Health fears raised over pesticide use
Low-level exposure to organophosphates (OPs) in pesticides can cause lasting harm to the brain, scientists have now confirmed.
A review of 14 separate studies has shown the chemicals, which are frequently used by sheep farmers, can reduce memory and the ability to process information quickly.
The findings, by researchers at the University of Central London and Open University, are the most comprehensive evidence yet that organophosphates can harm human health at low levels.
High doses of the chemicals, which are also used to kill or repel insects in grain stores, have long been recognised by doctors as toxic.
Dr Sarah McKenzie Ross, a clinical psychologist and honorary senior lecturer at University College London, called for tighter safety rules for people exposed to the chemicals during their jobs.
She said: "The studies we looked at were in people who were exposed occupationally on a regular basis but were not getting ill from that exposure.
"The weight of evidence is that low-level exposure is harmful.
"It targets memory, information processing speed, and the ability to plan and have abstract thoughts."
Farmers are among those who are regularly exposed to organophosphates.
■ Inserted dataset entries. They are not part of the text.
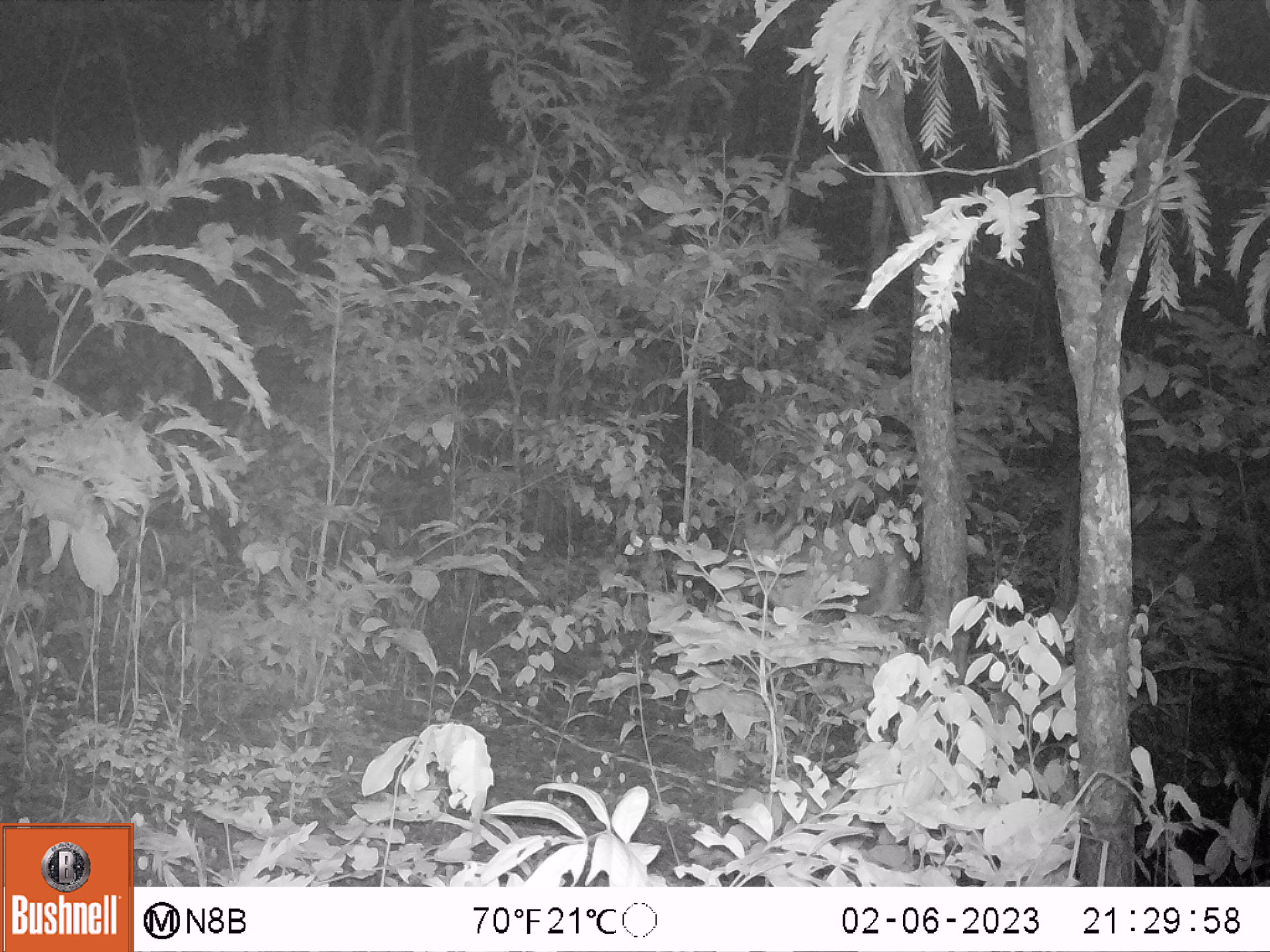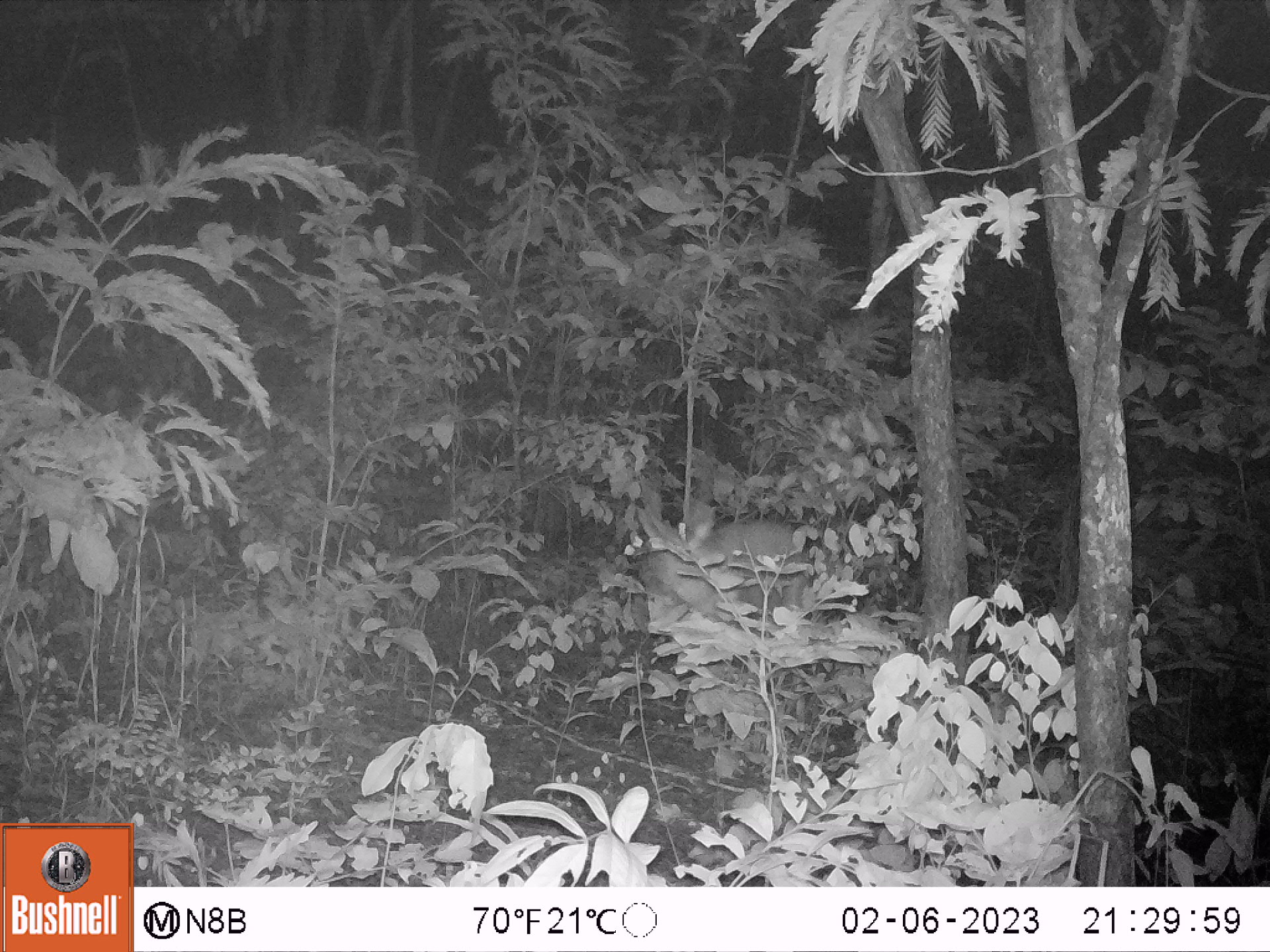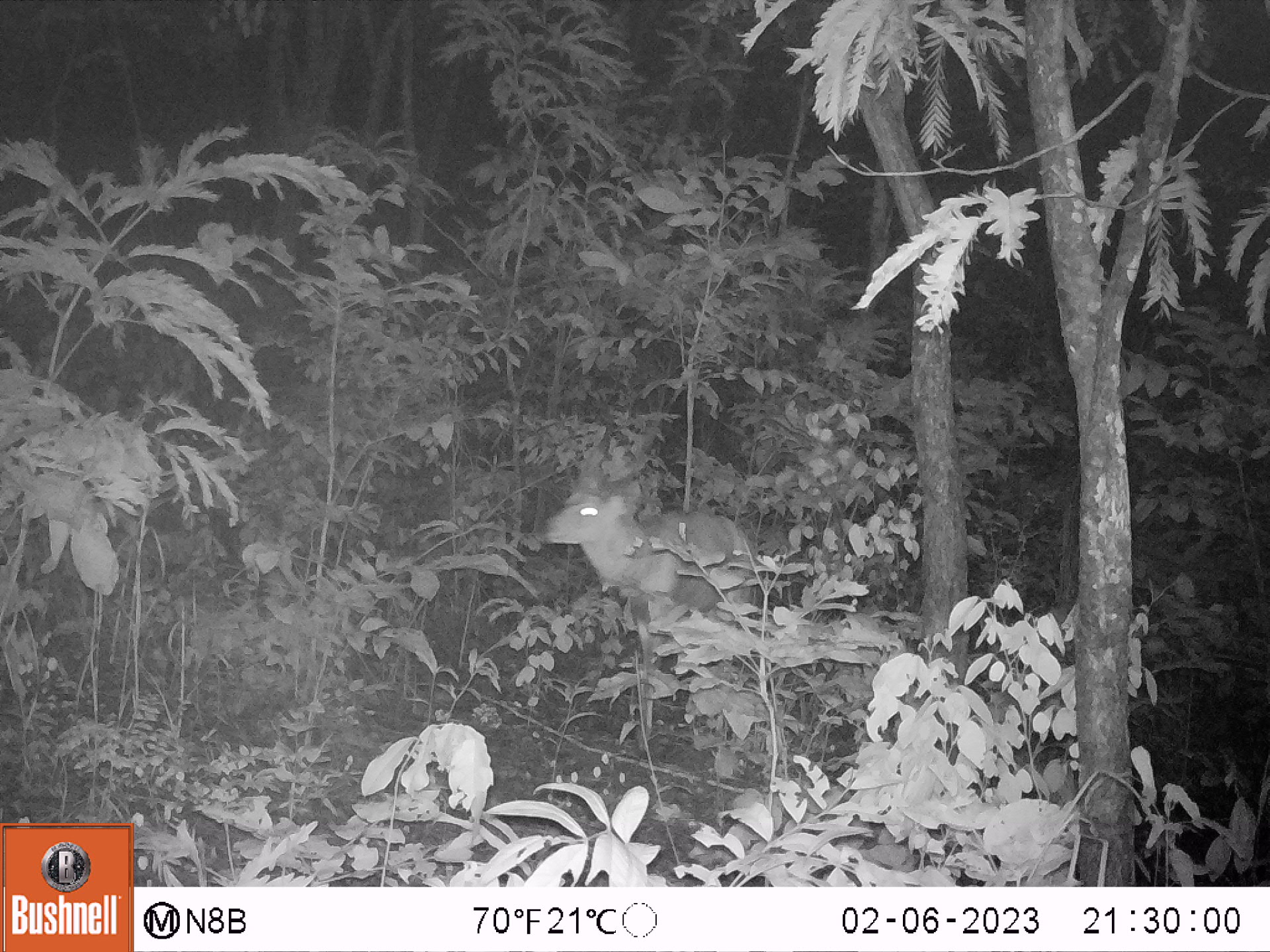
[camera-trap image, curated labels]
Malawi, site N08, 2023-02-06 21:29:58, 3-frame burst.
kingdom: Animalia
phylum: Chordata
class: Mammalia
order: Artiodactyla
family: Bovidae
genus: Tragelaphus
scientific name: Tragelaphus sylvaticus sylvaticus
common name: cape bushbuck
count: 1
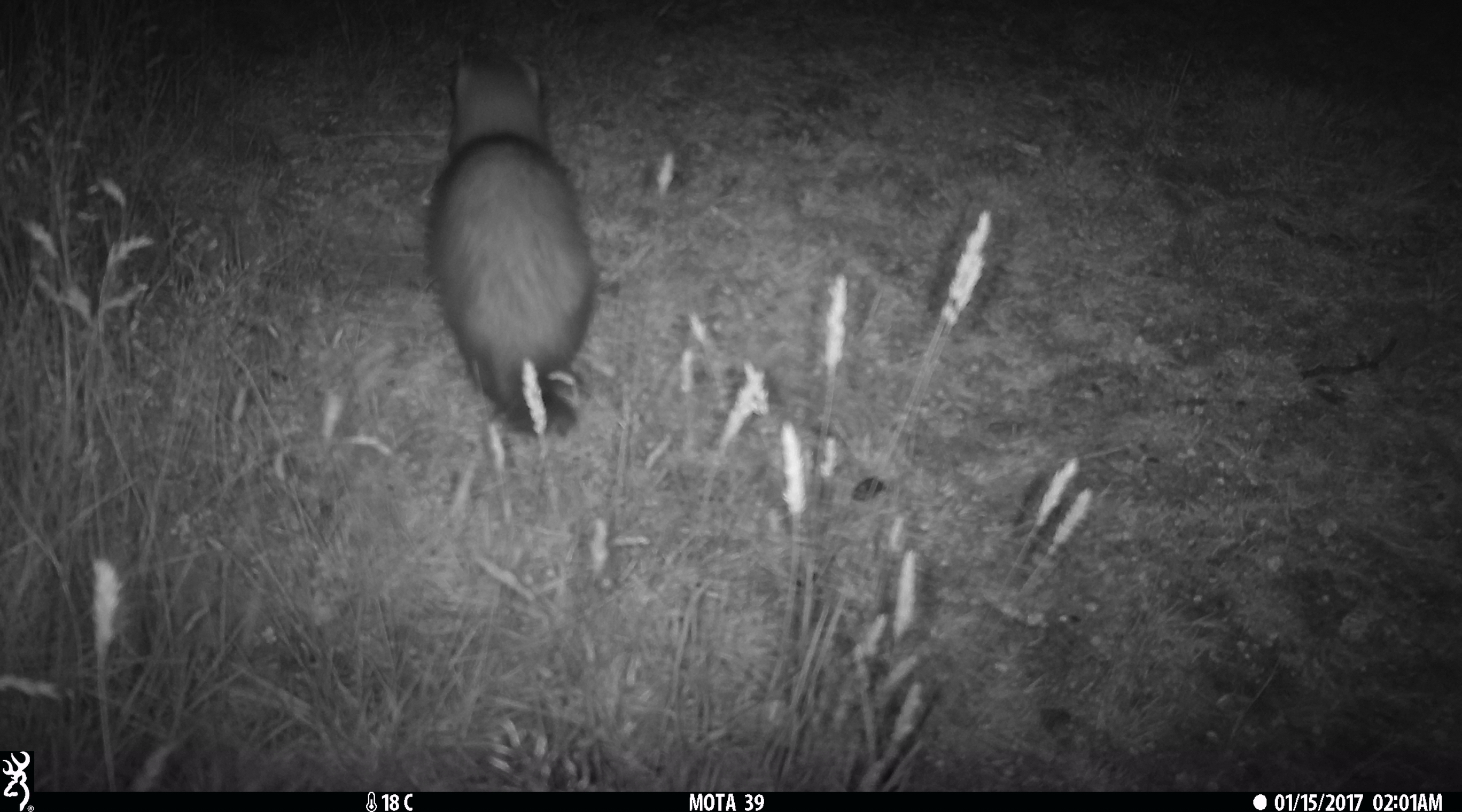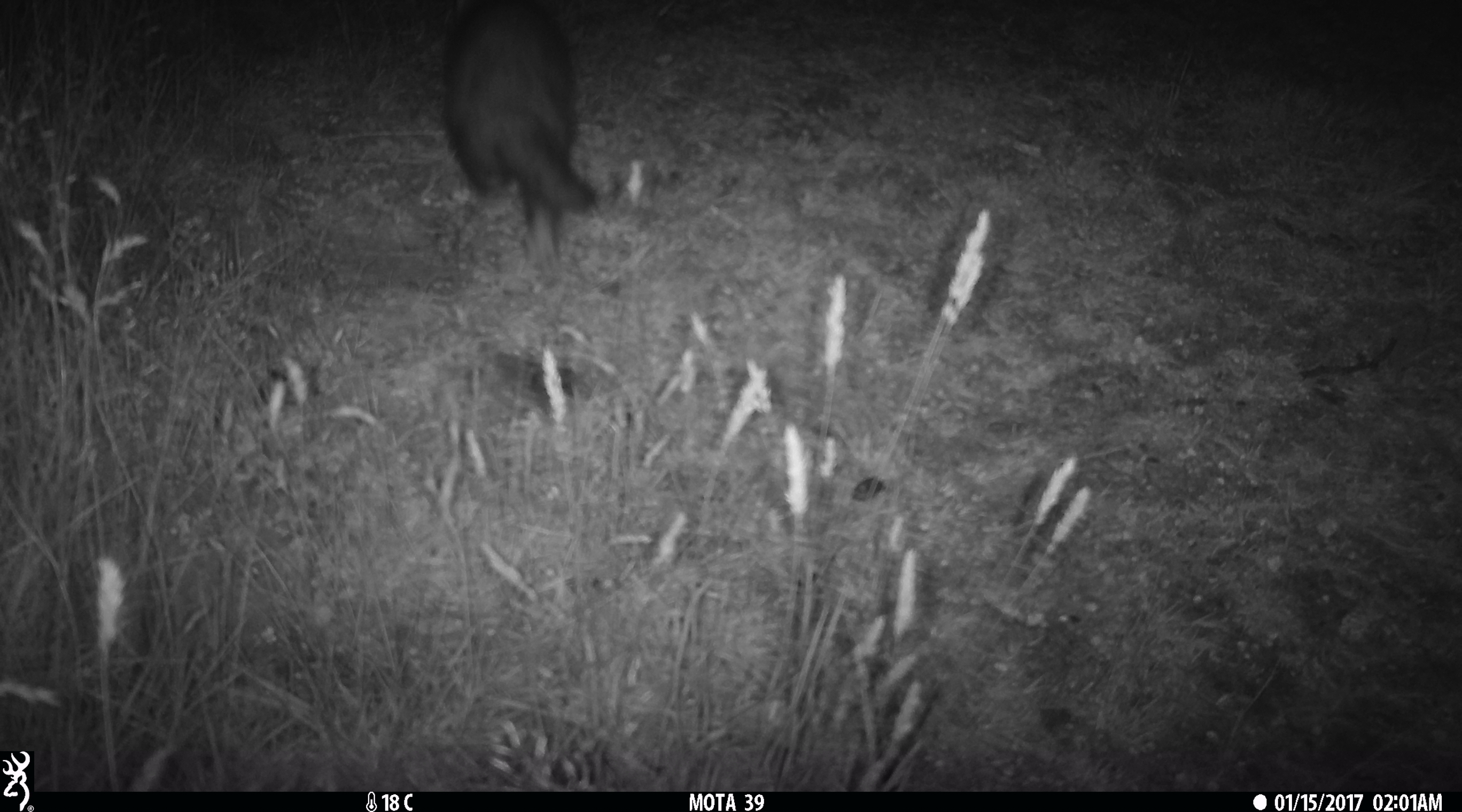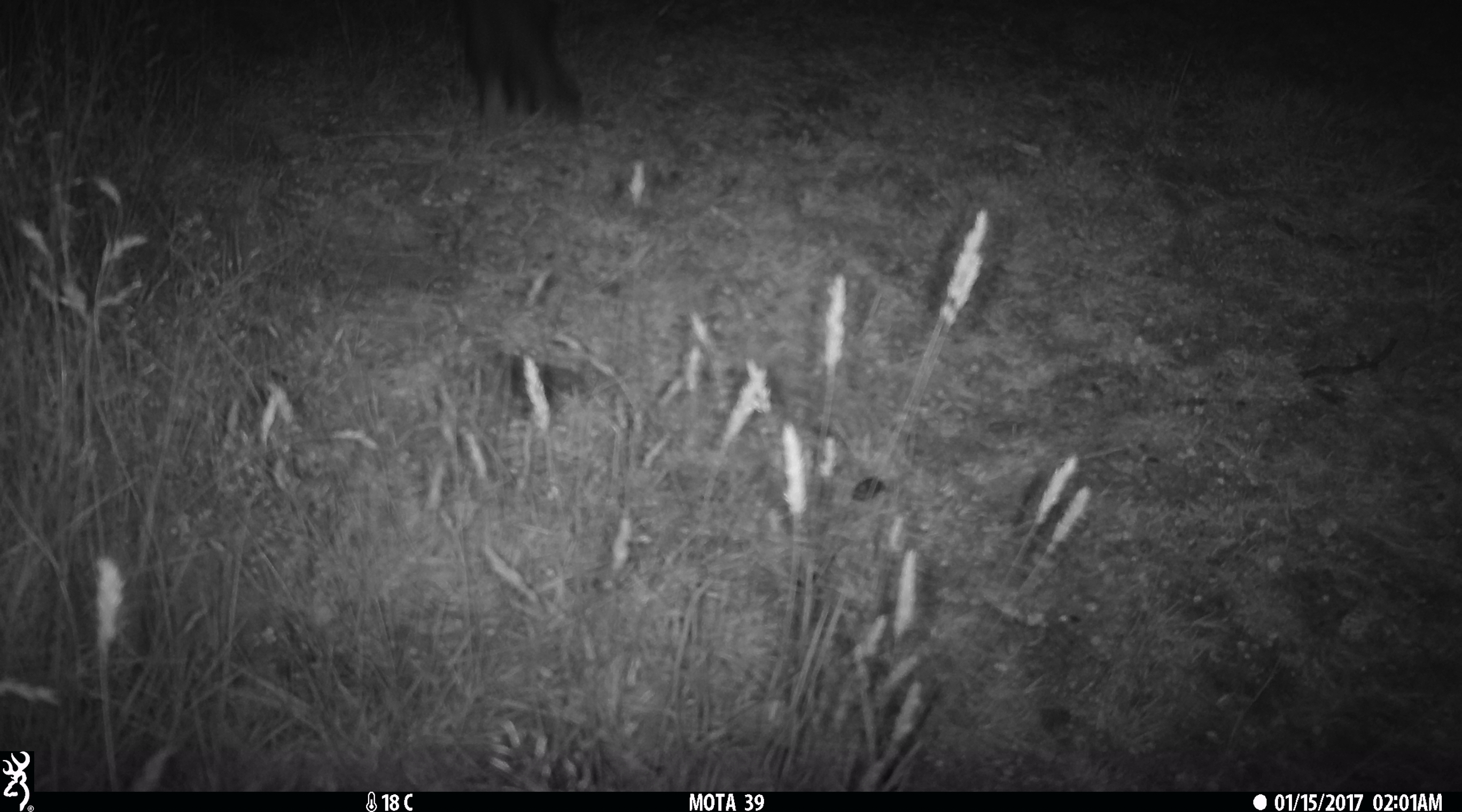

One farmer in South Devon, who asked not to be named, suffered a number of symptoms for several years after using an organophosphate product on his grain.
"Following my problems with exposure with full safety gear, I removed all OPs from this farm.
"I discussed my problems with a senior toxicologist at the Department of Health, regarding heart disturbances.
"I feel it is my duty to point out to anyone using these chemicals the risk to their health.
"I am concerned that higher standards of treatment in grain stores will persuade farmers to use increasing amounts leading to low-level exposure and chronic ill health."
Elizabeth Sigmund, co-ordinator of the OP Information Network, said it was "a very important study" which should change Government policy.
She said: "For some time we have been gathering information from the large numbers of people damaged by organo-phosphates.
"Our database of more than 800 people is just the tip of the iceberg, and only represents those well enough to get in touch.
"People should not expose themselves to this dangerous chemical on any level. It can have permanent, life-changing consequences."